Some choice segments from this salacious waffle were as follows:
“We were at home (to Inter) and we didn`t get one decision.” Right, so referees are meant to be biased towards home sides? Gothca.
“We need someone at the club to take it up with UEFA. I’m not going to say the word conspiracy. But I’m so frustrated by what happened.” So you`re not going to use the word conspiracy? That`s funny John, because it looks like you already used it there. It`s that word with a ‘c` in that sentence you just said. No, not that word with a ‘c`. Though I know you`re very used to hearing that one.
‘When a decision didn’t go our way I, as captain, went to speak to the German referee and he turned his back on me. That is just pure disrespect.” Imbibe that little sentence one more time, that`s right, John Terry accuses a referee of disrespecting him! Whatever next? Ashley Cole derides the self important nature of the modern footballer? Didier Drogba goes postal on the issue of ‘simulation`? Perhaps Michael Ballack could express concern at players that routinely break up play “wiz all the niggly fouls, ja.” Statesman Terry heroically went onto claim, “If I get myself in trouble so be it, I owe it to our fans to speak out.” Funny John, because you`ve been very quiet over the last two months haven`t you?
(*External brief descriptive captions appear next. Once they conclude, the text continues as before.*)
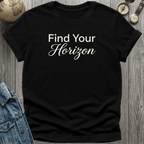 Find Your Horizon WB T-Shirt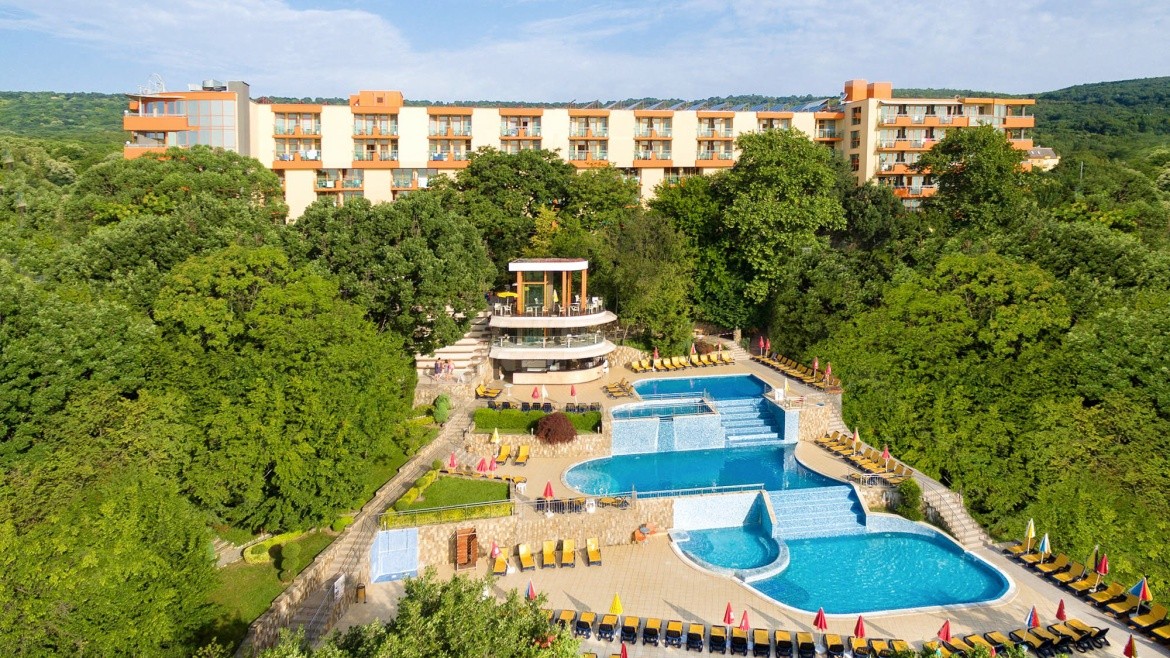 Hotel Sunrise (ex. PrimaSol Sunlight Sunrise)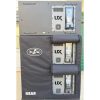 Used DAS Audio UX-218A Set of 3 for sale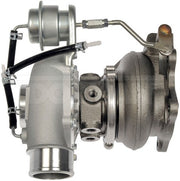 Turbocharger Dorman-OE Solutions 667-256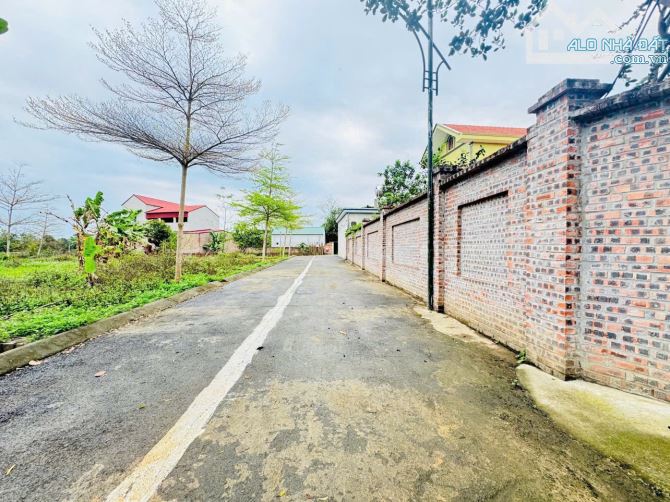 Cần bán đất 60m2 2.5ty cách khu CNC Hoà Lạc 1km, oto tránh tại Đồi Sen - Bình Yên - Hà Nội - 1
No sermon on football`s morons would be complete without a full and frank discussion on football pundits. I`m told that, upon Thomas Vermaelen being sent off on Saturday, ESPN were broadcasting that the Verminator`s suspension would be for three games. A red card for a professional foul has only ever been a one match suspension- unless the perpetrator has already been sent off within that season, therefore it becomes two. Is it really so difficult for people who are paid to provide an expert analysis to actually know the rules of the game? Indeed, ESPN charge a subscription for their channel, so part of the package you are paying for is that their coverage features a well informed and articulate panel. Similarly, the coverage of the Manchester United penalty garnered against Liverpool has been similarly infuriating. Law 12 in the Fouls and Misconduct session clearly states, ‘If a defender starts holding an attacker outside the penalty area and continues holding him inside the penalty area, the referee must award a penalty kick.’ Now, you can debate whether indeed Mascherano was still holding Valencia in the penalty area, but the line Sky were peddling was that as the foul started outside the box then it has to be a free kick. No! You cretins. Commentators and impossibly tight trousered pundits should surely know the chuffing rules if they`re going to address the nation on a controversial decision? You wouldn`t invite a politician onto Question Time if he didn`t know what the Maastricht Treaty was. Sky have long been responsible for misappropriation of the rules of the game, proliferating them and then seeing their incorrect bastardisations drift into accepted fact. For instance, this nonsensical “oooh, but was he the last man?” rubbish when looking at a professional foul. The rules make no reference to “last man”, they only make mention of “clear goal scoring opportunity” so whether or not the defender was the “last man” is not always relevant. It really does not take an awful lot of research to ascertain this knowledge- but if you`re in the business of imparting wisdom then it pays to know. I can just about accept that most football coverage caters for the lowest common denominator, but this flagrant misrepresentation of the rules is as pointless as it is infuriating.LD.